● TASK TO CARRY OUT
Copy each entry as it stands, leaving nothing out.

● GIVEN RECORDS
******************************

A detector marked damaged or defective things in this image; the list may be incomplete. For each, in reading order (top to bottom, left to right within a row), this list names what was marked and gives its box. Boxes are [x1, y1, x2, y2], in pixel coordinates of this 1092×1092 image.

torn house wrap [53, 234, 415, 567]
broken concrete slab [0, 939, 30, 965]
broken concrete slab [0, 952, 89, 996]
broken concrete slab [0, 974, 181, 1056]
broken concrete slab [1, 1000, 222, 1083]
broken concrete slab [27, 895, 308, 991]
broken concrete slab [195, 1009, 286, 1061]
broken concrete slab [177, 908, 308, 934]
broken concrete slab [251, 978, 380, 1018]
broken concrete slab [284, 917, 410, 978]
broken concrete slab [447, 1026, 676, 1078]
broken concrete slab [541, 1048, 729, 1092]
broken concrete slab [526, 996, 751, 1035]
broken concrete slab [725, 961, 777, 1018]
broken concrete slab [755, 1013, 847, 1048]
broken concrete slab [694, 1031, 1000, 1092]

******************************

● YOUR SOLUTION
A detector marked damaged or defective things in this image; the list may be incomplete. For each, in reading order (top to bottom, left to right within a row), this list names what was marked and gives its box. Boxes are [x1, y1, x2, y2], in pixel coordinates of this 1092×1092 image.

torn house wrap [53, 234, 415, 567]
broken concrete slab [0, 939, 30, 965]
broken concrete slab [0, 952, 89, 996]
broken concrete slab [0, 974, 181, 1056]
broken concrete slab [1, 1000, 222, 1083]
broken concrete slab [27, 895, 308, 991]
broken concrete slab [195, 1009, 286, 1061]
broken concrete slab [177, 908, 308, 934]
broken concrete slab [251, 978, 380, 1018]
broken concrete slab [284, 917, 410, 978]
broken concrete slab [447, 1026, 676, 1078]
broken concrete slab [541, 1048, 729, 1092]
broken concrete slab [526, 996, 751, 1035]
broken concrete slab [725, 961, 777, 1018]
broken concrete slab [755, 1013, 847, 1048]
broken concrete slab [694, 1031, 1000, 1092]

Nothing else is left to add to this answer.